David Hockney (apparently) took from Picasso the imperative to paint, paint, paint, not to worry whether things were finished or perfect or whether he had a consistent ‘style’. Which explains Hockney’s huge output as captured in the recent Royal Academy exhibition, and his fearlessness in technical experiments, from his cubist montages of Polaroid photos to the latest ipad art. The colour and vibrancy and scope of Hockney’s work is so refreshing after the dingy pessimism of someone like Sutherland or the Home Counties tupperware-and-modernism of Ben Nicholson.

A few rooms were dedicated to Picasso’s reception in Britain. Suffice to say he was embraced by a tiny élite of Bloomsburyites and ridiculed by everyone else, including the so-called Art Establishment. Until well into the 1960s Picasso was being lampooned in newspapers and beyond. The British just don’t really get modern art. It’s not a modern country. It is dominated by people educated in private schools themselves designed to train people to run a Victorian Empire, with a bluff, no-nonsense, philistine attitude to anything which doesn’t involve hitting a ball.
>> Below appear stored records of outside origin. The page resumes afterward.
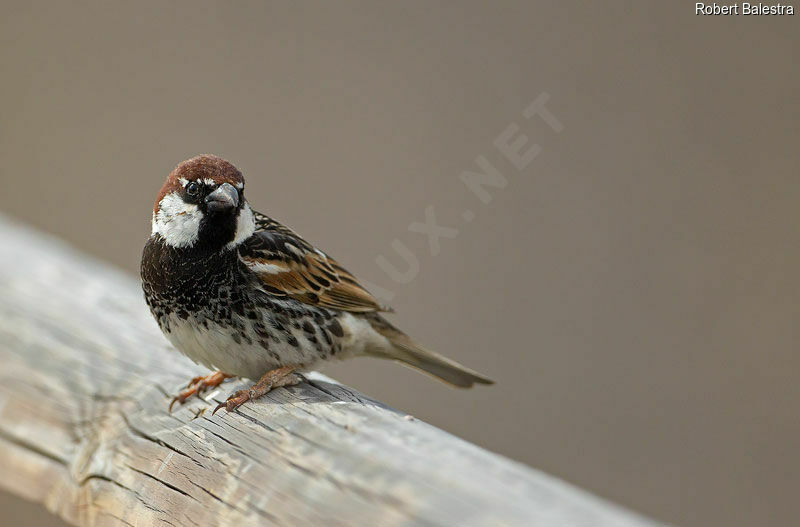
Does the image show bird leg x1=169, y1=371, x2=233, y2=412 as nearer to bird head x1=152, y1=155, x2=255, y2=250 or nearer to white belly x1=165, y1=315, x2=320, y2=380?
white belly x1=165, y1=315, x2=320, y2=380

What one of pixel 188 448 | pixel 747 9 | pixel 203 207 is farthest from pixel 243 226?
pixel 747 9

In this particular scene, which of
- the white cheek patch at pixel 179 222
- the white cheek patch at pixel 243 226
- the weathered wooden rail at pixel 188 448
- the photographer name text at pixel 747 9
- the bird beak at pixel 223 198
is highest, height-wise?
the photographer name text at pixel 747 9

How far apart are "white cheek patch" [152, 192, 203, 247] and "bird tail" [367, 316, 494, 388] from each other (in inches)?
25.0

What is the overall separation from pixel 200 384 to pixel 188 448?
15.8 inches

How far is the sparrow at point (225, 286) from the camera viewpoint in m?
1.99

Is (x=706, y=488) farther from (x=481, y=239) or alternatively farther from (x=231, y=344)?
(x=231, y=344)

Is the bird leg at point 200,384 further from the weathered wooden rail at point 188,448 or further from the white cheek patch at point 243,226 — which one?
the white cheek patch at point 243,226

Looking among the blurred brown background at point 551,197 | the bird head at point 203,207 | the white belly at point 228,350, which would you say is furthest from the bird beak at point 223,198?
the blurred brown background at point 551,197

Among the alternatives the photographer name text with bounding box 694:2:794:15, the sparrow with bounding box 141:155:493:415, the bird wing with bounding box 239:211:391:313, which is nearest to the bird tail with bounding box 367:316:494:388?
the bird wing with bounding box 239:211:391:313

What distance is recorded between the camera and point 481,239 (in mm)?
4746

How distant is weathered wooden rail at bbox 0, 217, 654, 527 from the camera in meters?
1.24

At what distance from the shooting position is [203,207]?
6.54 ft

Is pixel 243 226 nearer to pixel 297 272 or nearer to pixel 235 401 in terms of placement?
pixel 297 272

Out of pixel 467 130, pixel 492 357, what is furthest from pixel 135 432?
pixel 467 130
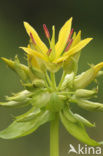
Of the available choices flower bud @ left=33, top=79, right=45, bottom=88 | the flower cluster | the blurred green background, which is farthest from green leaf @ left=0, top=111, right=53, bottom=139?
the blurred green background

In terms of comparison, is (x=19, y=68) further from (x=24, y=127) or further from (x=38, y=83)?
(x=24, y=127)

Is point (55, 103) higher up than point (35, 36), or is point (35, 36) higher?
point (35, 36)

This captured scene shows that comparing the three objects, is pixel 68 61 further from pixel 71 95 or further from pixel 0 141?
pixel 0 141

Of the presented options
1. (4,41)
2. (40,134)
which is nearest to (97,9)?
(4,41)

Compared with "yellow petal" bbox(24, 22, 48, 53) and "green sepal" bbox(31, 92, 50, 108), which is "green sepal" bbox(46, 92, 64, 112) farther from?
"yellow petal" bbox(24, 22, 48, 53)

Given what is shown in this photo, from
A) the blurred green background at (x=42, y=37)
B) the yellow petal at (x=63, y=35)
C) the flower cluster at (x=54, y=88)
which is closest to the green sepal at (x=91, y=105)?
the flower cluster at (x=54, y=88)

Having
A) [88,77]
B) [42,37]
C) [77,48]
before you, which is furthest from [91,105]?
[42,37]

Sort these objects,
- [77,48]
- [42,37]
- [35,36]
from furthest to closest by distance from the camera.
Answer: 1. [42,37]
2. [35,36]
3. [77,48]
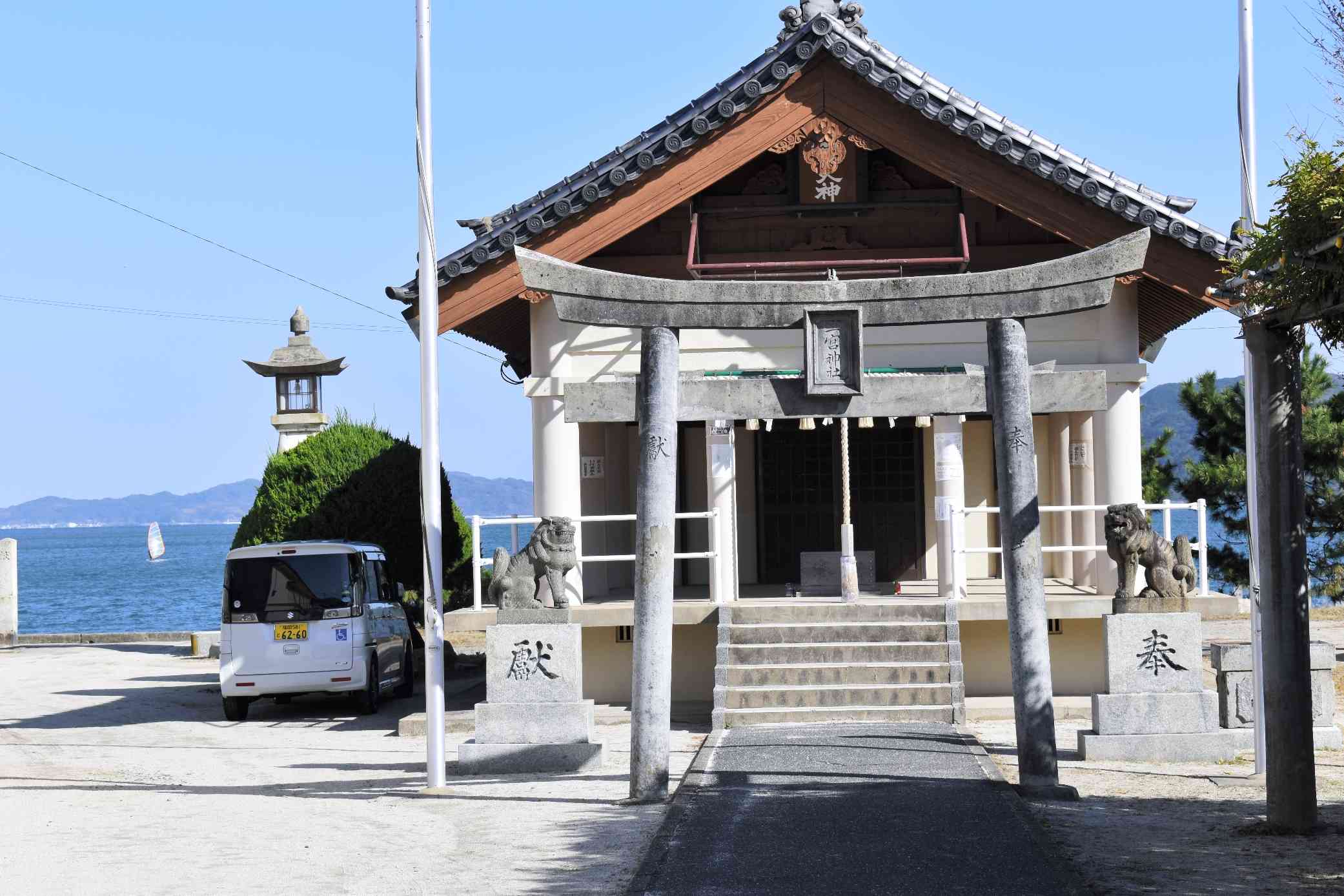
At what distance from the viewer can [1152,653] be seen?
1243 cm

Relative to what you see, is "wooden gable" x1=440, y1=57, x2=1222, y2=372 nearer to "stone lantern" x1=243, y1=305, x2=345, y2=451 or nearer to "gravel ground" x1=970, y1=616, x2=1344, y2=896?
"gravel ground" x1=970, y1=616, x2=1344, y2=896

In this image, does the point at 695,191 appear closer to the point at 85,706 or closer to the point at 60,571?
the point at 85,706

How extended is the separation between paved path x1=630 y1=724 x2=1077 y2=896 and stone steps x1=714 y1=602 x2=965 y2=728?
1115 millimetres

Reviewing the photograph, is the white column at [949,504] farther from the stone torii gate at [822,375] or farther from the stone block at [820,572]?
the stone torii gate at [822,375]

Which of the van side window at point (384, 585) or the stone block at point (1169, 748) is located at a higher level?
the van side window at point (384, 585)

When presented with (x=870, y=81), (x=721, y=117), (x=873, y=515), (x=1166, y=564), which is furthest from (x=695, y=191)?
(x=1166, y=564)

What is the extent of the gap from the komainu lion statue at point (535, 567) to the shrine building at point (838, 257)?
200 centimetres

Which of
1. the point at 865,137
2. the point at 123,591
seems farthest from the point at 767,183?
the point at 123,591

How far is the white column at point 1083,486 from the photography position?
16891mm

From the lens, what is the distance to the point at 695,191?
16.5 m

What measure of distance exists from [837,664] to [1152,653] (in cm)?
333

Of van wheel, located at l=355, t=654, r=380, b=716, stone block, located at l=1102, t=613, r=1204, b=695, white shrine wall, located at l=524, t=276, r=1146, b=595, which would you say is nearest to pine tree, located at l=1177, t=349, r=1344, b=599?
white shrine wall, located at l=524, t=276, r=1146, b=595

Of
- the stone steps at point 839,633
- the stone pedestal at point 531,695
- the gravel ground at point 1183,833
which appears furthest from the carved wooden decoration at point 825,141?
the gravel ground at point 1183,833

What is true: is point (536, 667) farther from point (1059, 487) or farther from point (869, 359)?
point (1059, 487)
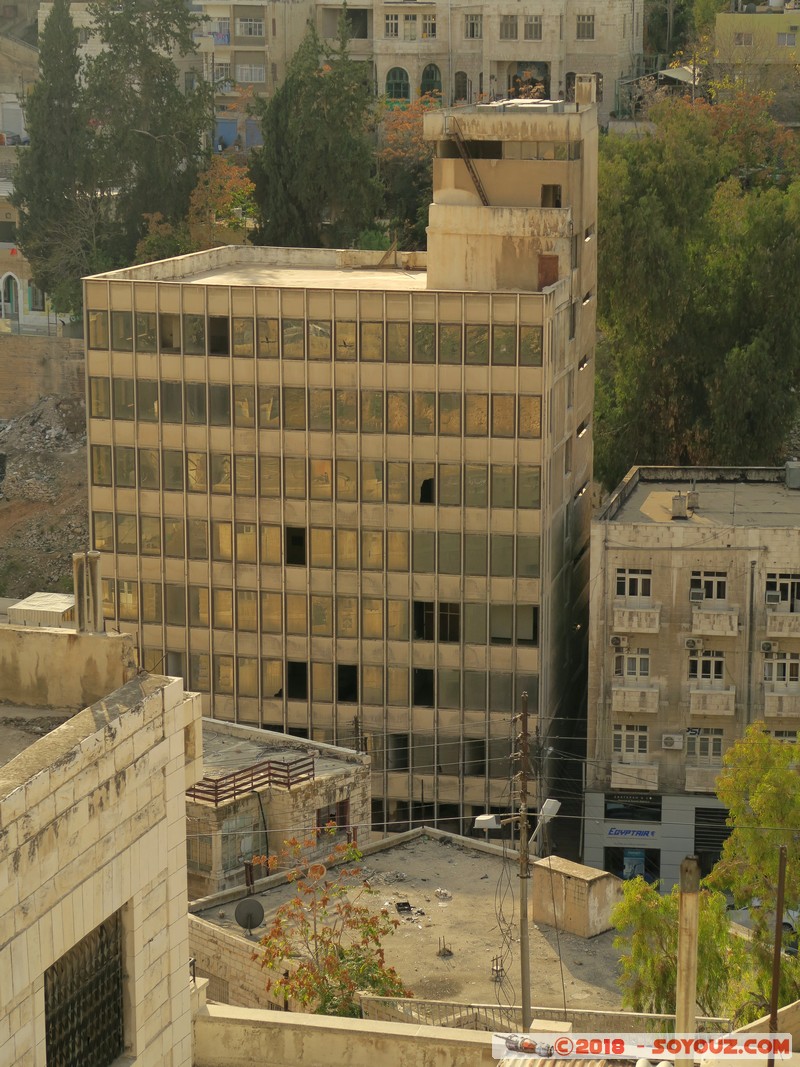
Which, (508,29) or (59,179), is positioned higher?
(508,29)

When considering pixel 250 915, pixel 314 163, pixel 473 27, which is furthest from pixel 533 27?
pixel 250 915

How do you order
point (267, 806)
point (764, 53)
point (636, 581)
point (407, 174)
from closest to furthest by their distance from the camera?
1. point (267, 806)
2. point (636, 581)
3. point (407, 174)
4. point (764, 53)

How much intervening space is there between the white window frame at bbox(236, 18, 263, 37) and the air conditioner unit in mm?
72034

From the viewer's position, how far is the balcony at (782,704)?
63969mm

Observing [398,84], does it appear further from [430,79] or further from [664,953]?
[664,953]

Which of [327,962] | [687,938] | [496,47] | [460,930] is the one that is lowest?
[460,930]

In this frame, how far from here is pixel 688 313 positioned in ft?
287

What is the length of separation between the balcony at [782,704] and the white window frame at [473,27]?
220 feet

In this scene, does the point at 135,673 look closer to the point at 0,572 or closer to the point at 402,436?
the point at 402,436

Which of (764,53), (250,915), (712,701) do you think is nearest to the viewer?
(250,915)

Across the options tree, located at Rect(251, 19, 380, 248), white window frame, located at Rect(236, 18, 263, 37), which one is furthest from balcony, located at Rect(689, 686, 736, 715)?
white window frame, located at Rect(236, 18, 263, 37)

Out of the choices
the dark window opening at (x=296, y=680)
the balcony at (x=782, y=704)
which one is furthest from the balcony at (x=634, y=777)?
the dark window opening at (x=296, y=680)

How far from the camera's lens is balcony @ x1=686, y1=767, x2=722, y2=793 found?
64875mm

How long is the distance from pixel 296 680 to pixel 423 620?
15.4ft
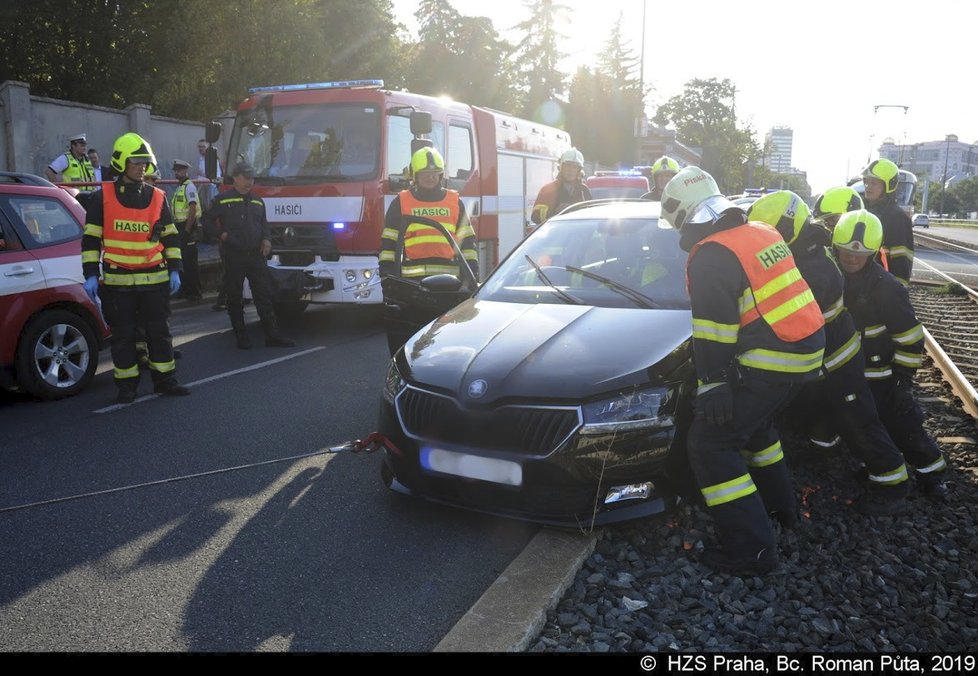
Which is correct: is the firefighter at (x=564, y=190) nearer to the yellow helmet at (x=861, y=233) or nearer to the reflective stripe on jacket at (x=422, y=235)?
the reflective stripe on jacket at (x=422, y=235)

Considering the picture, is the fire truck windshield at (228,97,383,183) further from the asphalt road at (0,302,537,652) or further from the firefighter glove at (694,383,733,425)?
the firefighter glove at (694,383,733,425)

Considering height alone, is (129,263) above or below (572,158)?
below

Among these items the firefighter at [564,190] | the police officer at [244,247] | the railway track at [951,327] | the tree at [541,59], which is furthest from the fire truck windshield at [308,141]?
the tree at [541,59]

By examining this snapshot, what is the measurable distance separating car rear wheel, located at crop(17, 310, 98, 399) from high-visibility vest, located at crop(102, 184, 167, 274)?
2.43ft

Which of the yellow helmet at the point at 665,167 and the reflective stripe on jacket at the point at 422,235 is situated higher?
the yellow helmet at the point at 665,167

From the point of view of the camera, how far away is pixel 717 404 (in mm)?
3504

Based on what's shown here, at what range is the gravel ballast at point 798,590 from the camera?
3.20 meters

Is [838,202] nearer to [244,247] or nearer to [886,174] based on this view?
[886,174]

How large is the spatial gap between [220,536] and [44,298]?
145 inches

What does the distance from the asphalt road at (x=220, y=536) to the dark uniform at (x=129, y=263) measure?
0.46 m

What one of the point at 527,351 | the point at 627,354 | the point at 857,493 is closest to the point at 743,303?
the point at 627,354

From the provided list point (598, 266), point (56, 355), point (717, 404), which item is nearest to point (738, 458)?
point (717, 404)

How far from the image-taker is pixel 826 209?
206 inches

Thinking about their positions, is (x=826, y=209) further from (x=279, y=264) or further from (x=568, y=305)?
(x=279, y=264)
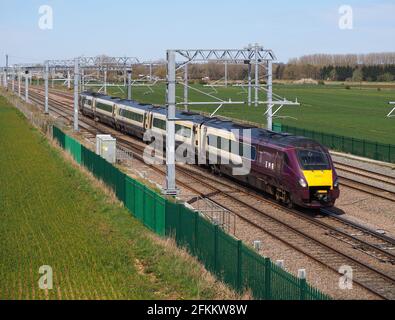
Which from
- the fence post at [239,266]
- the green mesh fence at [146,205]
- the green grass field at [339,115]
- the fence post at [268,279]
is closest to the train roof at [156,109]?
the green grass field at [339,115]

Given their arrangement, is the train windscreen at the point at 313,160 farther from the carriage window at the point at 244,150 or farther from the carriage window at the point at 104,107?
the carriage window at the point at 104,107

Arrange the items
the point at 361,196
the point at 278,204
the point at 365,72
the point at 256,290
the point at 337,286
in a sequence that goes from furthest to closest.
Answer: the point at 365,72 < the point at 361,196 < the point at 278,204 < the point at 337,286 < the point at 256,290

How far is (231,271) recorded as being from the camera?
1703 cm

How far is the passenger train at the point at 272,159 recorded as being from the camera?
87.2 ft

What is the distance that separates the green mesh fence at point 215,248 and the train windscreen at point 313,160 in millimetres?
6592

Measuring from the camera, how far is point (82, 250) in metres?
20.5

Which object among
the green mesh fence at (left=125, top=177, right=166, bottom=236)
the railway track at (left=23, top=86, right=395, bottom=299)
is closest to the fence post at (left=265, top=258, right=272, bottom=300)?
the railway track at (left=23, top=86, right=395, bottom=299)

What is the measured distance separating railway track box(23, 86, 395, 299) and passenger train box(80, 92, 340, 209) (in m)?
0.74

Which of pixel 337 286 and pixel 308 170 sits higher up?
pixel 308 170

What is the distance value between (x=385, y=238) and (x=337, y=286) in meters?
5.62

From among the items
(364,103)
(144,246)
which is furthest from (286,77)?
(144,246)

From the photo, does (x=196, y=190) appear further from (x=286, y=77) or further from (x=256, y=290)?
(x=286, y=77)

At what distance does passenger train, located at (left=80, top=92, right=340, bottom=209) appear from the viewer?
26.6m

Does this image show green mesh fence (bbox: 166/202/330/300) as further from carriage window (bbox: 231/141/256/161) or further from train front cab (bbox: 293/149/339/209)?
carriage window (bbox: 231/141/256/161)
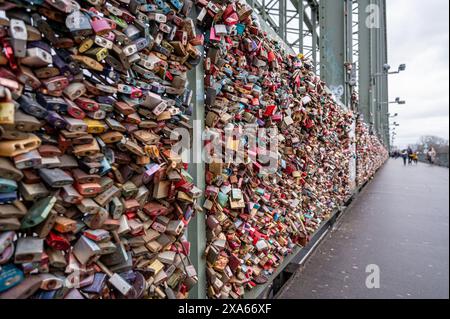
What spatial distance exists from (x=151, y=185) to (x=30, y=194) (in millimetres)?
492

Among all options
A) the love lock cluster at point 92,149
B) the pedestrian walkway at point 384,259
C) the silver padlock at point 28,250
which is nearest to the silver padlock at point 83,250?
the love lock cluster at point 92,149

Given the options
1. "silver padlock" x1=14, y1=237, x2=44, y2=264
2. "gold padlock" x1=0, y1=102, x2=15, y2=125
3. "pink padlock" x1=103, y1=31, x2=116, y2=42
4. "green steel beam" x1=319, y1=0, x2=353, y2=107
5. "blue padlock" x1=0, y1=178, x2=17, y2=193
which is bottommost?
"silver padlock" x1=14, y1=237, x2=44, y2=264

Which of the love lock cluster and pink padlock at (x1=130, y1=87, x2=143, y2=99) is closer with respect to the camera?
the love lock cluster

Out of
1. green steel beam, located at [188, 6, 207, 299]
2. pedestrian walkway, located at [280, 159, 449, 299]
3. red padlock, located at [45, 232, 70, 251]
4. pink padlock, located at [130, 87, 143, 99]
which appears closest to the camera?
red padlock, located at [45, 232, 70, 251]

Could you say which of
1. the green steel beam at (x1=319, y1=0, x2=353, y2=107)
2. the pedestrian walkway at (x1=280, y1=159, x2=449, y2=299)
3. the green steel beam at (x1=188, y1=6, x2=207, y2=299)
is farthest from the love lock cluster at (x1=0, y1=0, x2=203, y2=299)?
the green steel beam at (x1=319, y1=0, x2=353, y2=107)

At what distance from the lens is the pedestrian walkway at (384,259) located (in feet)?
8.13

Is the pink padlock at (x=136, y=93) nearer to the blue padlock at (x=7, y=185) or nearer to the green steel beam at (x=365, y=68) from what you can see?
the blue padlock at (x=7, y=185)

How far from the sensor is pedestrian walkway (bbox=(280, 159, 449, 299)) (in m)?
2.48

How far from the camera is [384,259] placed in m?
3.10

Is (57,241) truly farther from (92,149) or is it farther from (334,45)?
(334,45)

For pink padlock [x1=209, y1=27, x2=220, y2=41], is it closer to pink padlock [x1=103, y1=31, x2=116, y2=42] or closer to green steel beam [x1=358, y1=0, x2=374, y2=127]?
pink padlock [x1=103, y1=31, x2=116, y2=42]

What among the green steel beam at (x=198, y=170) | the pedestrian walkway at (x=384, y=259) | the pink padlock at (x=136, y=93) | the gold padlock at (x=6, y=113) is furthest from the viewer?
the pedestrian walkway at (x=384, y=259)

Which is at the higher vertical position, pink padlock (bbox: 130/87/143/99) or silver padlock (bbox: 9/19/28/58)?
silver padlock (bbox: 9/19/28/58)

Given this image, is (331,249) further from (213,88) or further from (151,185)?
(151,185)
A superficial enthusiasm for the Young British Artists doesn’t mask the brute philistinism of the great mass of the population.

Every other country’s twentieth century involved revolution, invasion and devastation. Modernism in art and music expressed real, actual experiences of extremity, desolation, and the burning need to create new forms and new ways of thinking after the old ones were burned to the ground. Only England wasn’t invaded in either of the World Wars, allowing our elites and their subjects to go on thinking the old ways were best. The Germans had Mahler or Schoenberg; the French Debussy and Ravel; we had Elgar and Vaughan Williams. The continentals had Kandinsky and Malevich and Braques and Mondrian. We had Duncan Bell.